Pretty sure at least, makes alot more sense to me.

I am nursing a really bad cold so my brain is slow, and my thinking is affected by the cold meds and oxygen deprivation.

With that overall caveat, I'm not so sure of all that. Please allow me to think out loud.

When you broke your pin, you were threading and using the half nut to engage the feed process, right?

See, I already forgot why I think that matters......

Basically, I'm trying to figure out why any pre-condition (swarf, turning the carriage wheel, etc,) should make it difficult to disengage the half nut. How does the difficulty arise?
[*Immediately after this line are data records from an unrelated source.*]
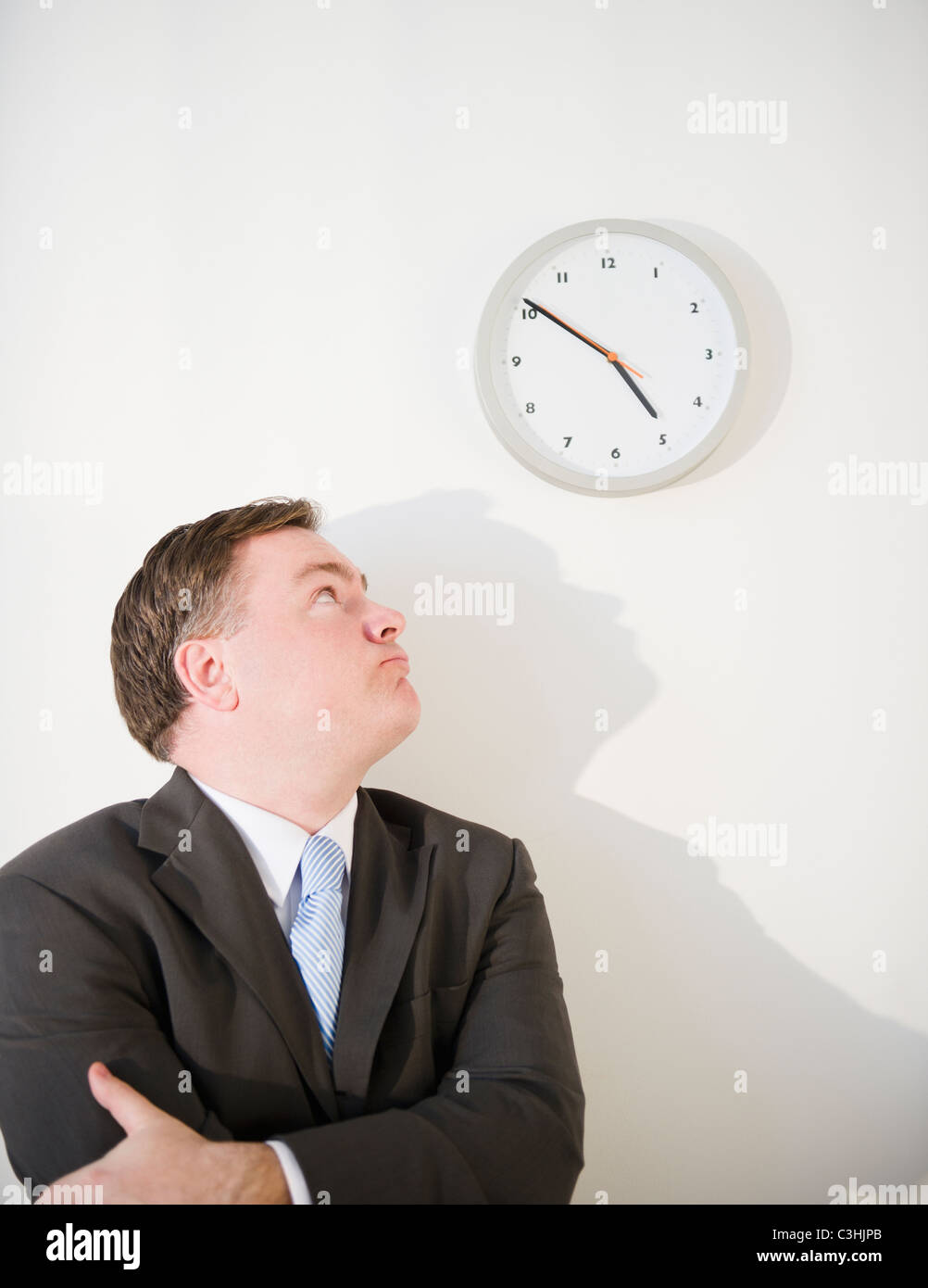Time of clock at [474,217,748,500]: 4:50
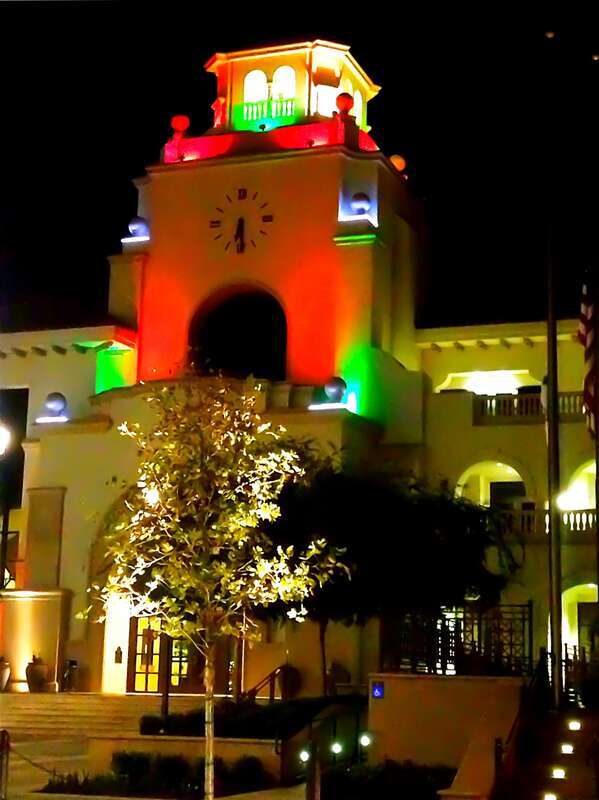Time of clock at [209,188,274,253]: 6:29
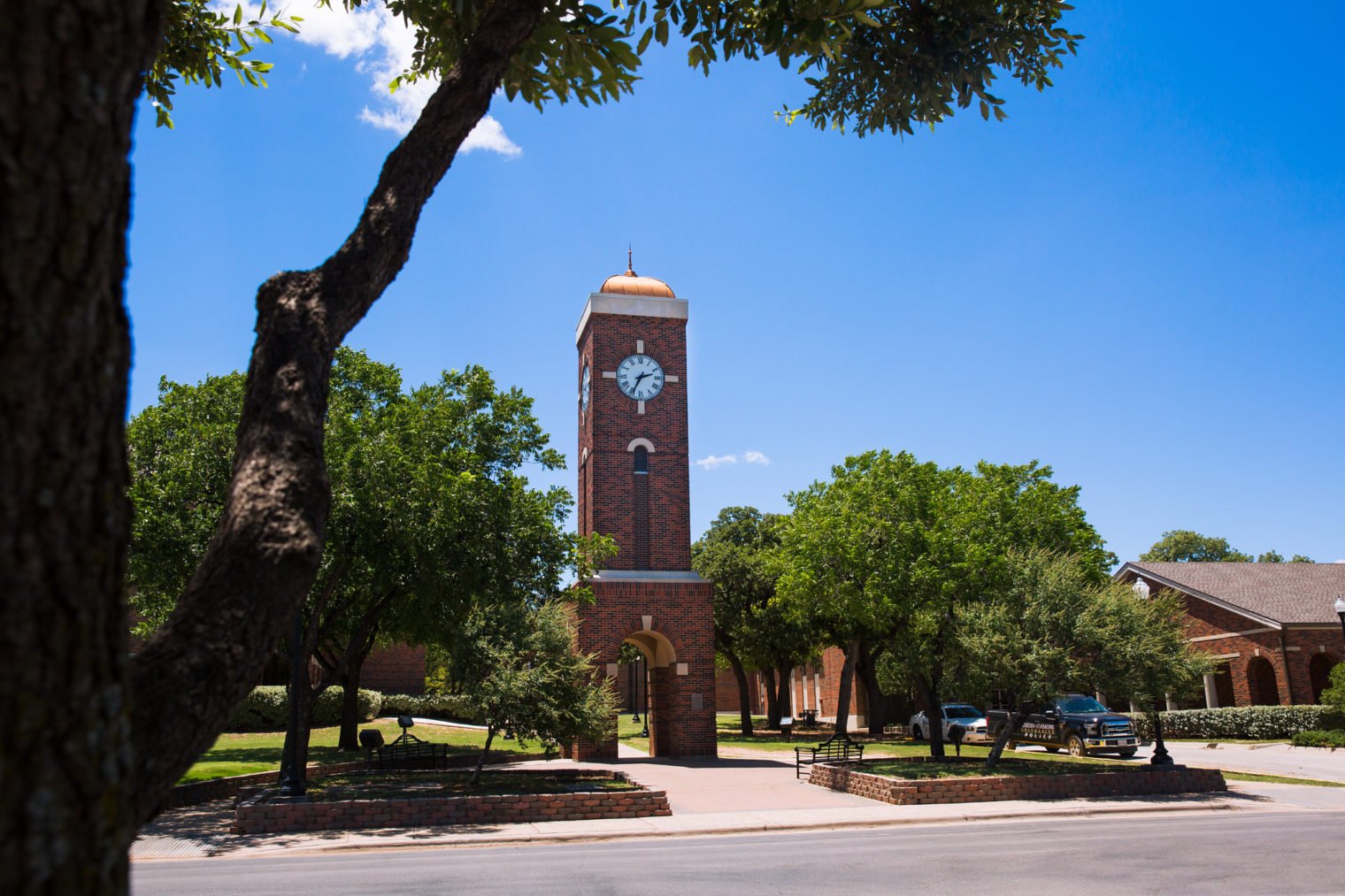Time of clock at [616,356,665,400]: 2:34
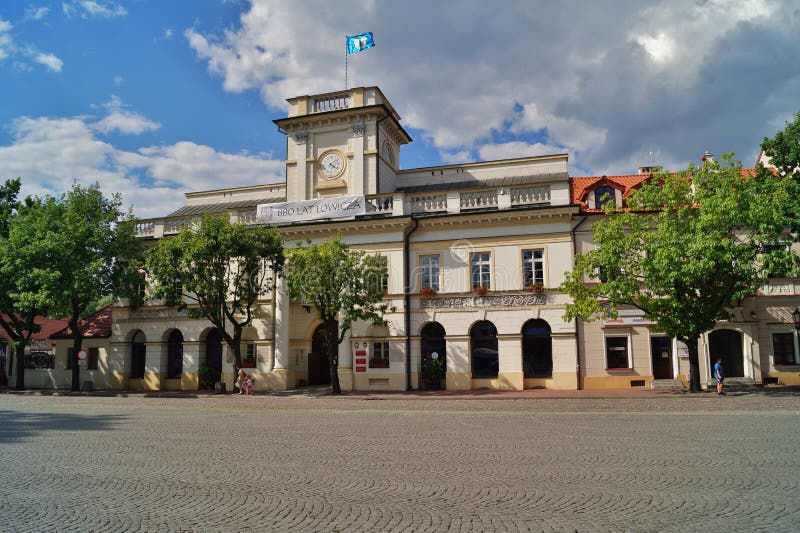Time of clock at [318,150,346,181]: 4:07
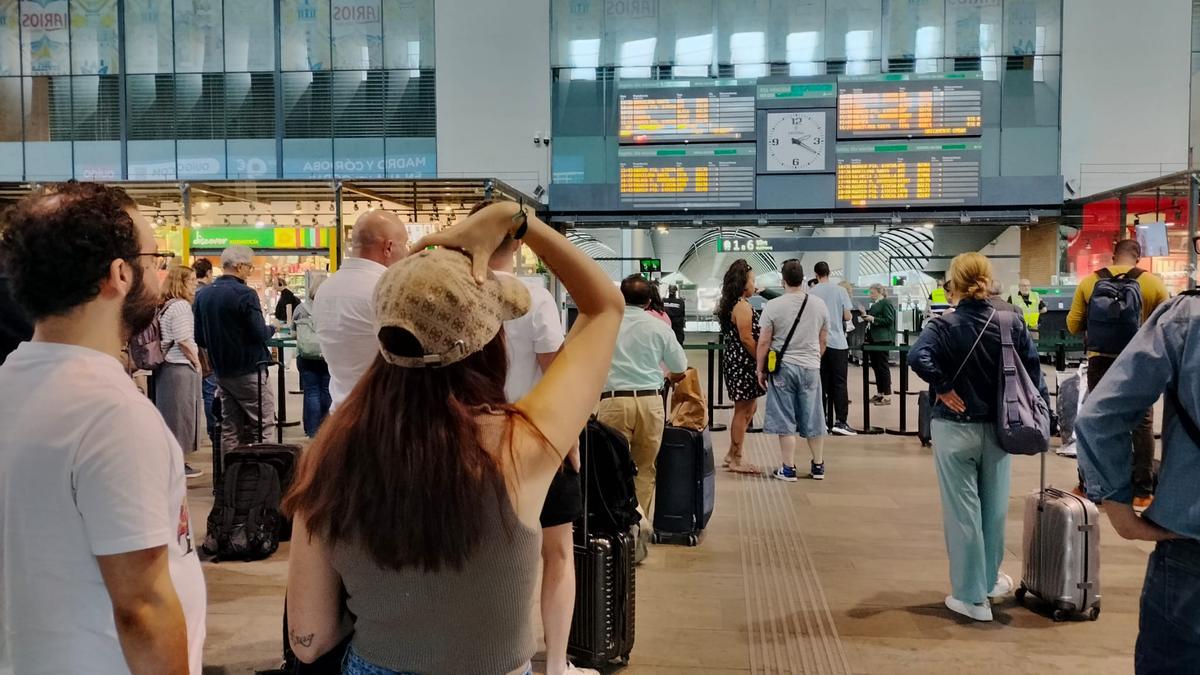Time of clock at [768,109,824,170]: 2:20
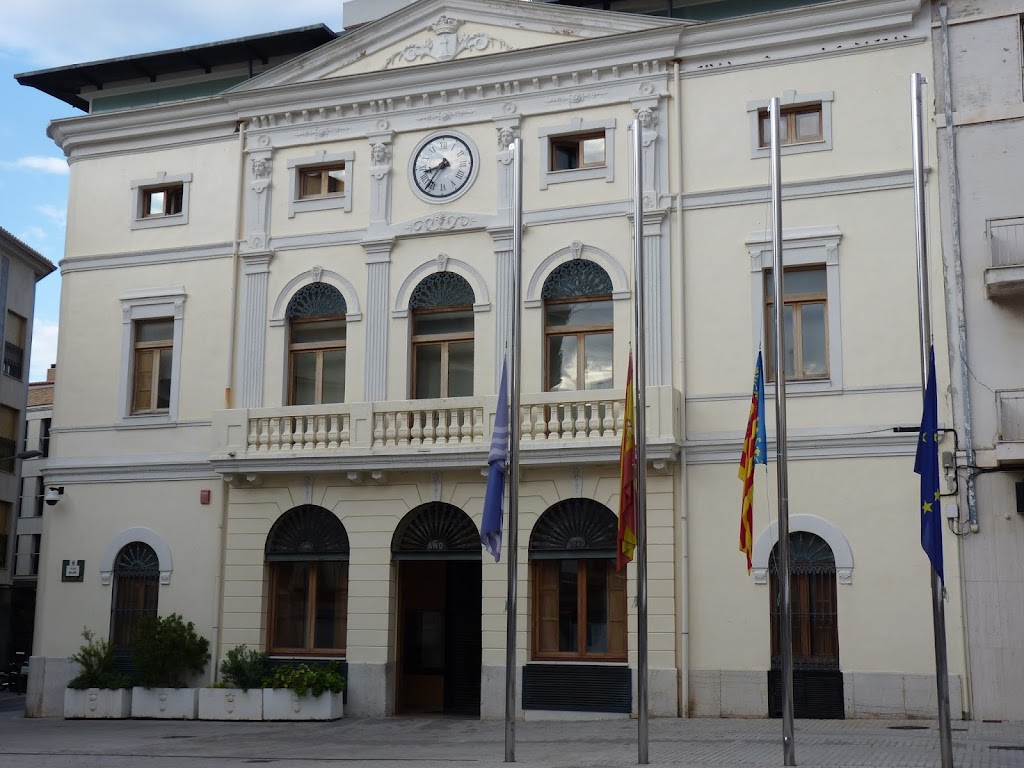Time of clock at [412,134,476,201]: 8:36
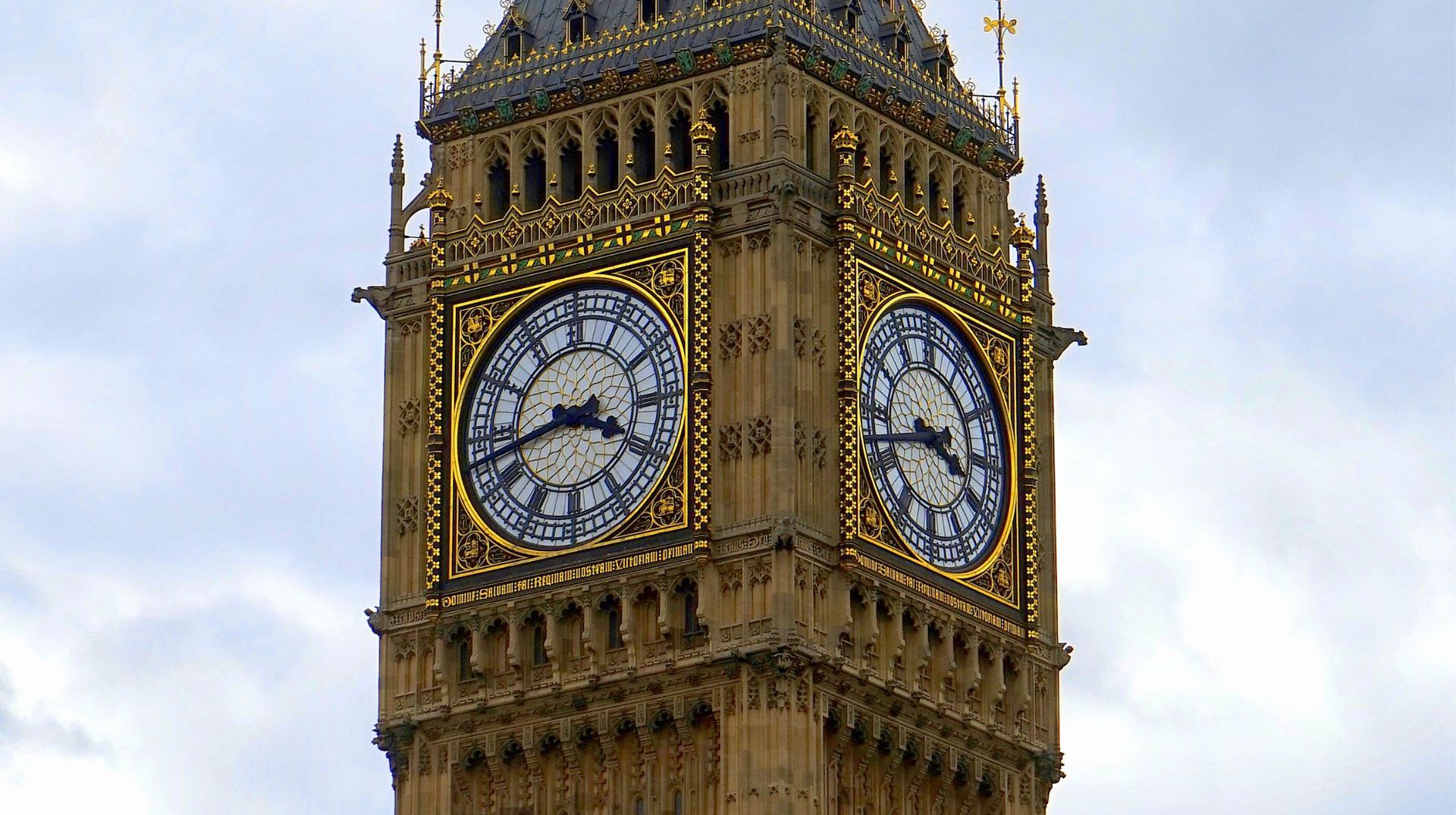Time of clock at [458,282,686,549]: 3:42
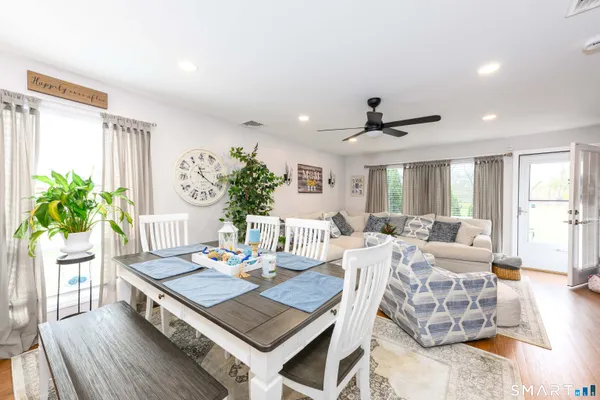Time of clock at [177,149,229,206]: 11:21
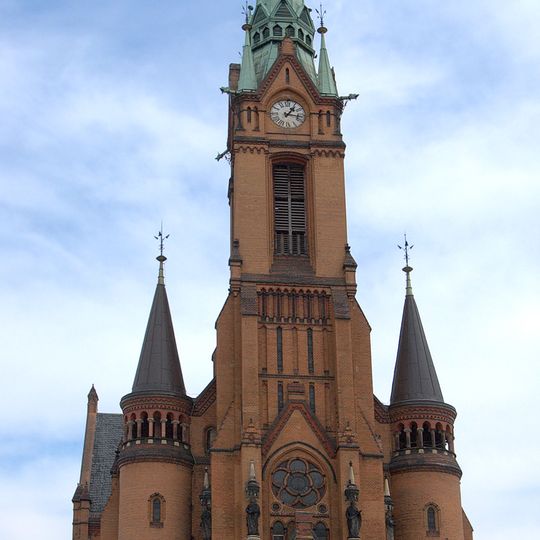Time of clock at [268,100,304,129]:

Ya, swarf or even cutting load can make it difficult to progress (advance the carriage), load the gear train, etc. But loading the system shouldn't make it hard to disengage the drive. If anything, it should make it easier.

Sorry, lost my train of thought again. Can someone with a clear mind jump in here and help out?

Anyway, nice find. Clean out the swarf and grease, oil properly, and carry on.
 
I am nursing a really bad cold so my brain is slow, and my thinking is affected by the cold meds and oxygen deprivation.

With that overall caveat, I'm not so sure of all that. Please allow me to think out loud.

When you broke your pin, you were threading and using the half nut to engage the feed process, right?

See, I already forgot why I think that matters......

Basically, I'm trying to figure out why any pre-condition (swarf, turning the carriage wheel, etc,) should make it difficult to disengage the half nut. How does the difficulty arise?

Ya, swarf or even cutting load can make it difficult to progress (advance the carriage), load the gear train, etc. But loading the system shouldn't make it hard to disengage the drive. If anything, it should make it easier.

Sorry, lost my train of thought again. Can someone with a clear mind jump in here and help out?

Anyway, nice find. Clean out the swarf and grease, oil properly, and carry on.
If I add resistance to the carriage hand wheel the half nut gets very difficult to release. Less since I adjusted the gib and oiled the dovetails, but still noticeably.
 
If I add resistance to the carriage hand wheel the half nut gets very difficult to release. Less since I adjusted the gib and oiled the dovetails, but still noticeably.

That seems odd to me. I don't think mine is like that. Now you have me wondering what the norm's are and why yours might be like that.

No way I could ever get to the shop today though.
 
Thanks for explaining the action of the lever @BaitMaster ! Does the "latch"ing happen because the switch is on the circular part of the switch cam? My 13x40 is about a 2000 and appears to have once had one. I'm guessing it was damaged in transport and removed. The stop button feels a long way away, even with a 1' workpiece, so I'd like to find or recreate the system.
On a side note, the previous owner fitted a brake (solenoid actuated hydraulic bicycle disk brake) that works when you hit the stop button.
If you look on the bottom photo in post #221 you can see the forward-off-reverse mechanism plainly, it is the bottom rod of the three. The operating handle is mounted on the far right-bottom of the apron and the switch you wanting is inside the small square box at fare left of that rod where it enters the transmission gear box. if your lathe doesnt have all that still on it, it should have.
That switch is the one and only breakdown my lathe has had in its 20 yrs and that was in the first month of use. It is a multi layer plastic affair ( 4 layers I think) that I think if some of the 3D printer guys had a model to copy could be easily done. I had to get the venders i bought the machine from to rob a new switch off another floor model to get me back going again, 3 months later that floor model was still in the shop waiting for that switch. Probably the same switch is used today in all the Taiwanese machines so should be available.